◆ Document extract:
════════

Powering the Future of Civil Society
23 May 2019
Croke Park Conference Centre
A strong, engaged and active civil society has never been more essential...
From climate change, the housing crisis and long waiting lists for health and social services to skills shortages, global inequality and Brexit - you’ll find a charity, community and voluntary group or social enterprise supporting people and advocating for change. Yet, our sector can do so much more!
Summit 2019 will focus on how we can promote innovation in the community, voluntary and charity sector to unlock a brighter future for all. We will bring together the leaders, the motivators, the thinkers and the doers, and together, we will tackle our sector's biggest challenges.
Immerse yourself in lively debates, inspiring stories and energetic networking sessions. Meet those at the forefront of social innovation, and see first-hand how fresh ideas are helping to solve some of Ireland's biggest issues.
Special address by An Taoiseach Leo Varadkar TD
Don't miss this year's top event for charities, community and voluntary organisations and social enterprises!

════════

◆ Tasks:
1. Where is the summit in the announcement being held?
2. Copy the summit announcement from "From climate change, the" to "so much more!" word for word.
The rows after this point are separate from the summit announcement.

◆ Material supplied:

════════

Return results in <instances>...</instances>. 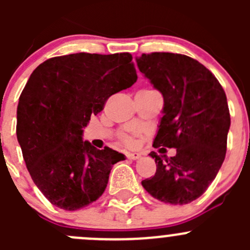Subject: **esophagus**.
Listing matches in <instances>:
<instances>
[{
  "instance_id": "esophagus-1",
  "label": "esophagus",
  "mask_w": 250,
  "mask_h": 250,
  "mask_svg": "<svg viewBox=\"0 0 250 250\" xmlns=\"http://www.w3.org/2000/svg\"><path fill=\"white\" fill-rule=\"evenodd\" d=\"M125 157H127L128 160L135 161V160H139V158L141 157V155H140V153H137V152H128L127 155H125Z\"/></svg>"
}]
</instances>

════════

◆ Solutions:
1. Croke Park Conference Centre

2.
From climate change, the housing crisis and long waiting lists for health and social services to skills shortages, global inequality and Brexit - you’ll find a charity, community and voluntary group or social enterprise supporting people and advocating for change. Yet, our sector can do so much more!